The band's history was well-covered in a 2010 RFT piece by D.X. Ferris introducing the first of the group's return gigs. Giving a great synopsis of the band's sound, Ferris wrote that "Nardi could hit hellion highs and wielded a good growl, although he never trusted his vocal range — which is why he talked the band into downtuning to B, nearly a decade before it was common practice. Anacrusis had thrash roots, but it added midtempo breaks, juxtaposing clean melodies and rougher rhythmic outbursts. Late in the band's career, inspired by Celtic Frost, it started adding pseudo-symphonic flourishes that Nardi played on keyboards. The group always had a technical edge that bordered on prog and effortlessly made the transition when thrash started to wane and death metal and proto-black metal rose in popularity."

(It should also be noted here that the band's history is deeply documented by Nardi in a chapter-by-chapter approach to the group's initial, eight-year run on the band's site,

To prepare for the upcoming show, Anacrusis has been rehearsing almost every Saturday at Nardi's home, where the band's found its songs coming together. Ditto the general sense of camaraderie.

Heidbreder references the fact that "everyone has grown as people. That helps. With time and perspective, even if you fall into those same old habits and reactions, you have some grown-up safety built into it. You're not seventeen or eighteen anymore. You can have different takes on things, even things that bother you, but the way it's dealt with, processed and handled shows our maturity level. There's still bitching and bickering over petty things. Of course there is, it's still a band."

Heidbreder notes that something keeping the group focused on putting together the best show possible is the fact that fans will be coming from around the country — and, in a few cases, from around the world — to catch what may be in the last show they do and almost certainly the last they do with the inspired notion of all three drummers taking active part.

"I don't know that we ever gave it a proper goodbye," he says. "And while you never say never, it'll be nice to pay respect to what we did in the past. We're doing this for all the right reasons, while everyone's healthy and able. For everyone to be available was an opportunity we couldn't pass up."

To Nardi, an interesting piece of this puzzle is also rooted in the fact that Anacrusis ended somewhat suddenly, without any single, big bang moment of dissolution.

"We had continued to push ourselves forward with each album, and by the time we recorded Screams and Whispers, we had definitely developed our own style," he says. "However, I was never big on repeating myself, musically speaking, so I was always thinking of what we could do to expand even more. I had drifted away from metal music and had gravitated more and more toward bands like the Cure and Joy Division. We were always able to draw from our non-metal influences without being too obvious about it, but I really was not feeling particularly inspired to continue doing what we had been doing.

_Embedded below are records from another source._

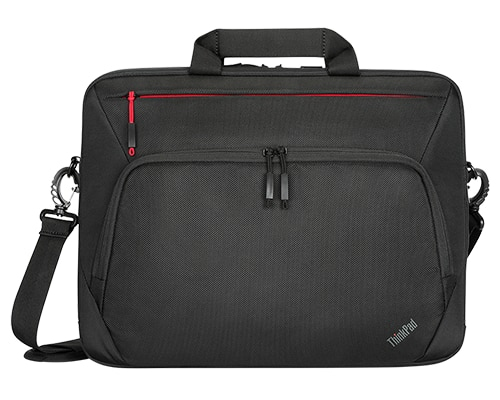 4X41A30365 maletines para portátil 39,6 cm (15.6") Maletín Toploader Negro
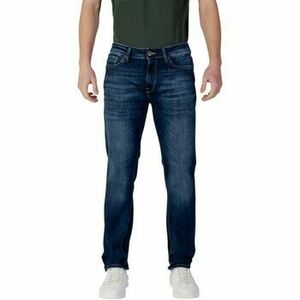 Rovné džínsy Jack & Jones JJICLARK JJORIGINAL JOS 278 NOOS 12177444 vyobraziť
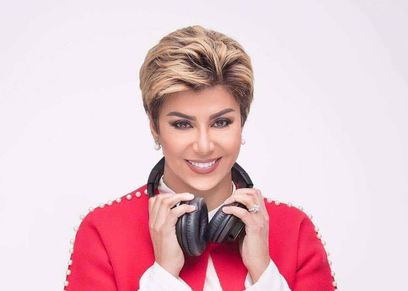 مفيدة شيحة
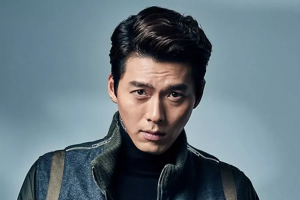 Hyun Bin officiellement nommé premier ambassadeur de la marque en Asie-Pacifique de Tom Ford Beauty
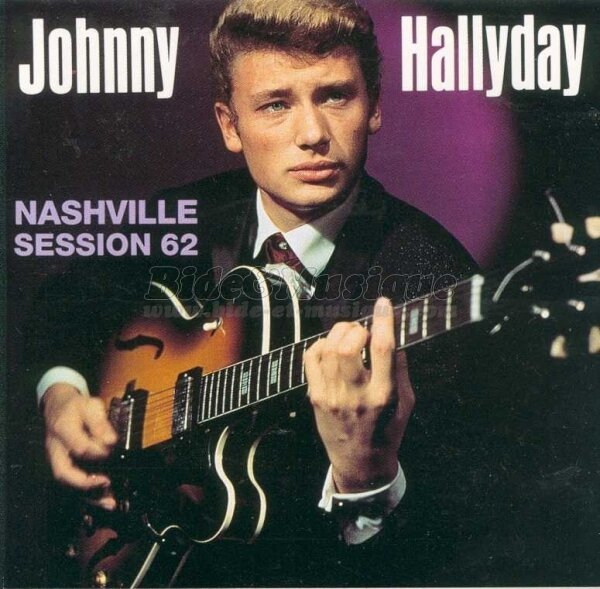 Johnny Hallyday - Rock'n Bide
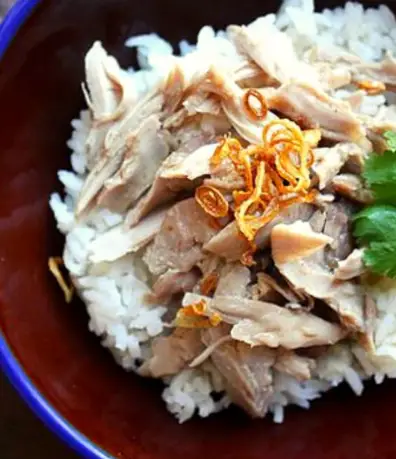 25 Tasty & Authentic Taiwanese Street Food Recipes
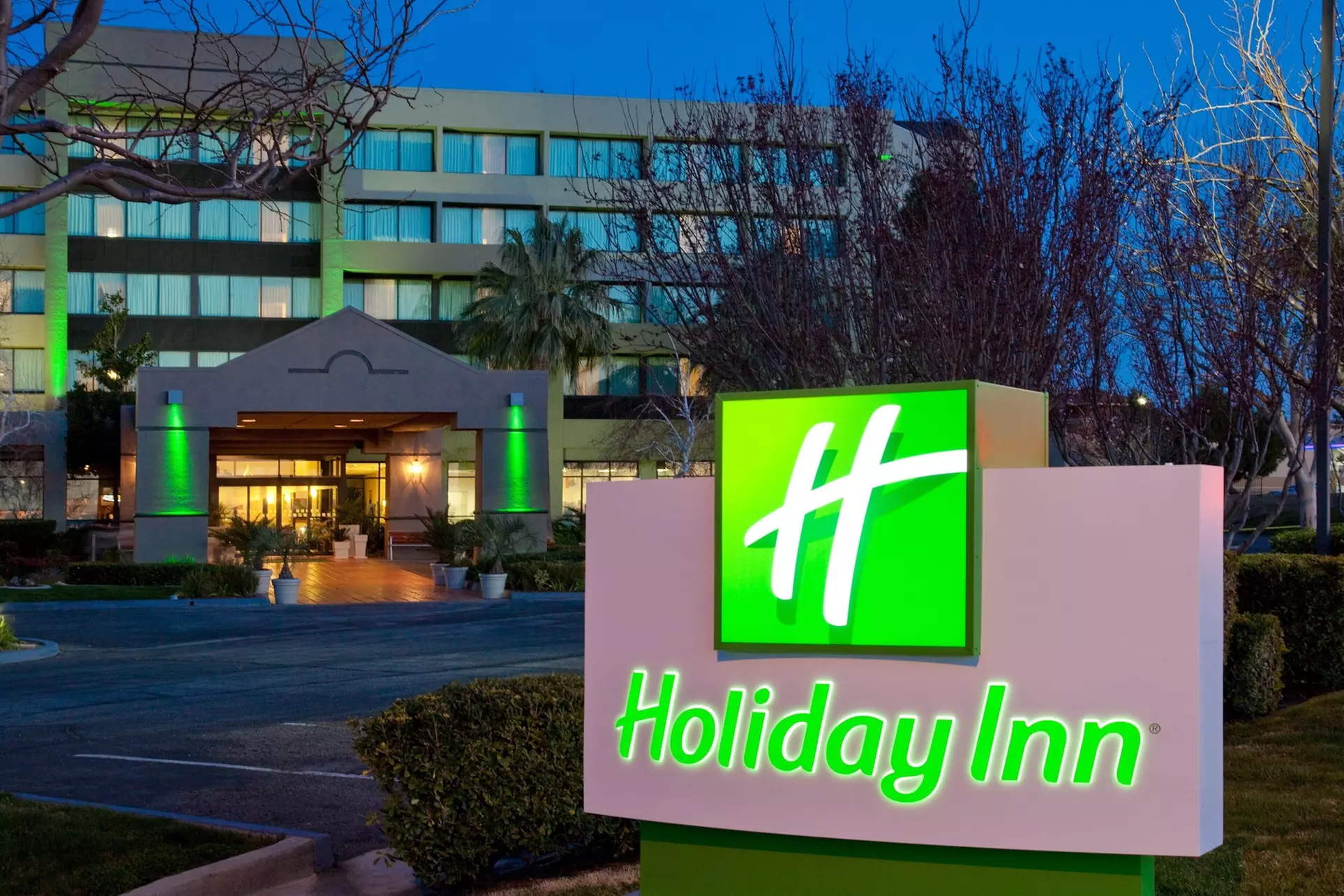 Holiday Inn Palmdale-Lancaster by IHG - Primary Image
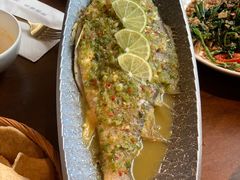 -星叶·东南亚料理(宁波万象汇店)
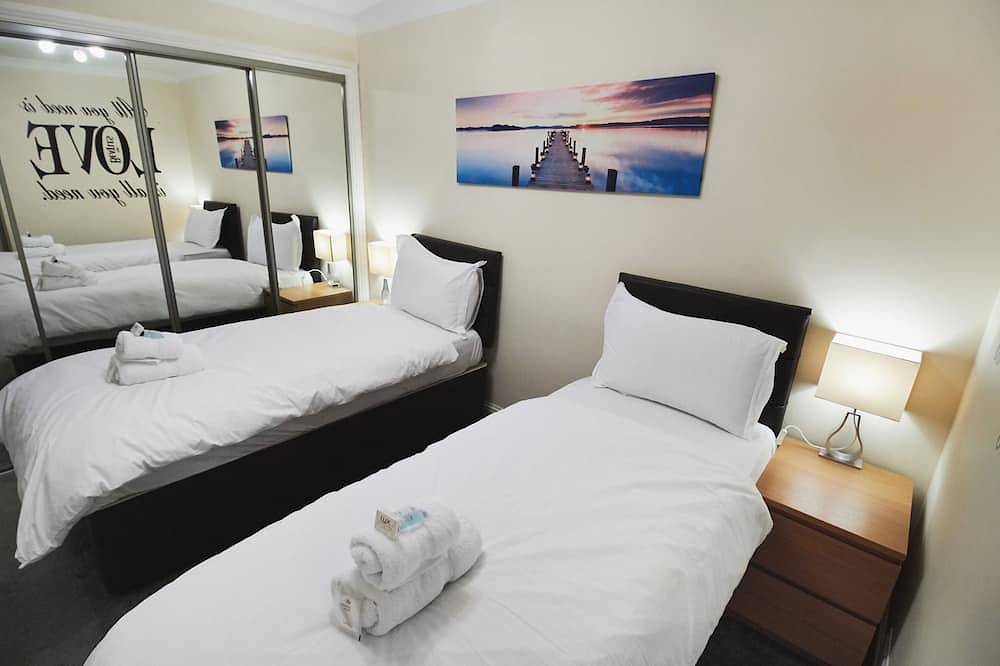 Apartamento entero, Thistle Apartments - Apartamento en Albury in Aberdeen, Aberdeenshire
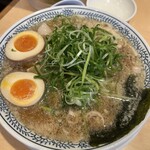 丸源ラーメン - 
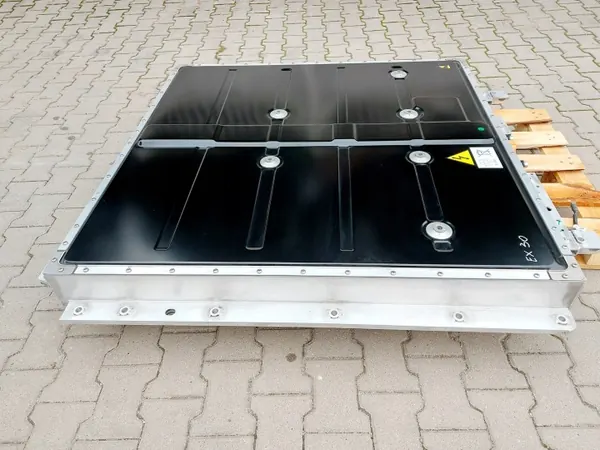 Bateria Volvo EX30 66kWh OEM 80006616 image 5
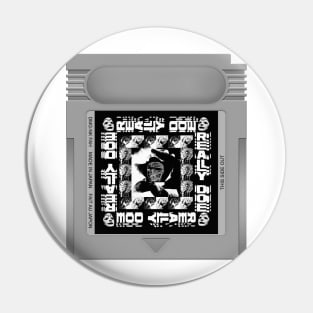 Really Doe Game Cartridge Pin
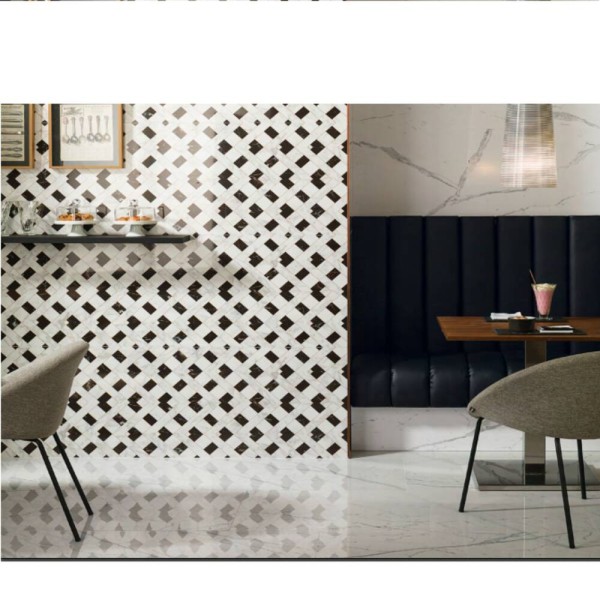 Плитка Porcelanosa Trenza Marmi 59,6x150 см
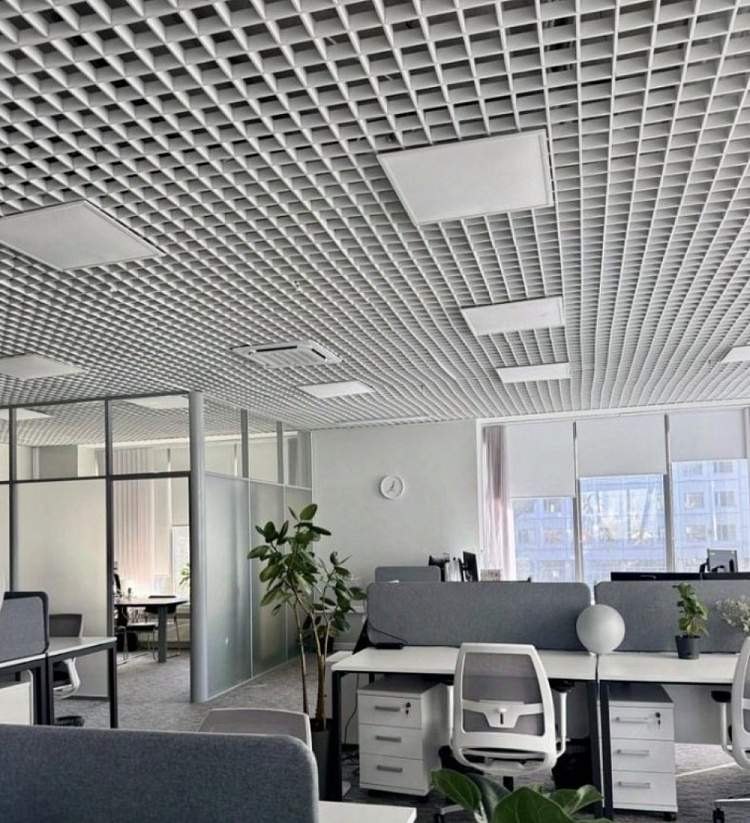 Аренда офиса Бизнес-центр «Central Park Tower»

"By 1993, it was clear that something had to break," he adds. "We were fighting over everything from the label to management to just about everything else you can think of. By the time we had done the European tour with Death, I remember thinking it was odd because I didn't have a single riff or song or even thought of new music for another Anacrusis album. We always had a few things in the works that would ultimately guide us in whatever direction we'd end up going for another album, but not then. There was nothing."

To a large degree, though, all of that history's an aside to a one-off gig that they intend to be "an Anacrusis fan's dream" show.

"Of course," Nardi says, "looking back, I am proud of what we created together. And it's nice to see our music 'officially' made available to the world again."